> **What the task requires**
Copy, exactly and without additions, every line in the records below from the one holding "Peaches, The Cockatoo, Mimicking" through the one holding "Chicken eggs.", both ends included.

> **Data records**
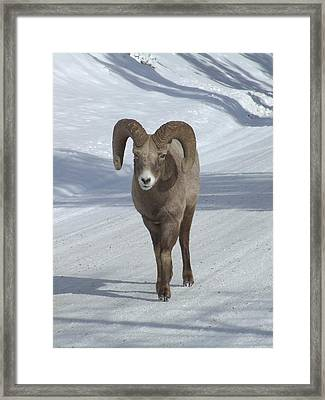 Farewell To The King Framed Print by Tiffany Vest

* * *

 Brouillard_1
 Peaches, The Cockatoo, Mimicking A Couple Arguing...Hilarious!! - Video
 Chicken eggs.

> **The completed task**
 Peaches, The Cockatoo, Mimicking A Couple Arguing...Hilarious!! - Video
 Chicken eggs.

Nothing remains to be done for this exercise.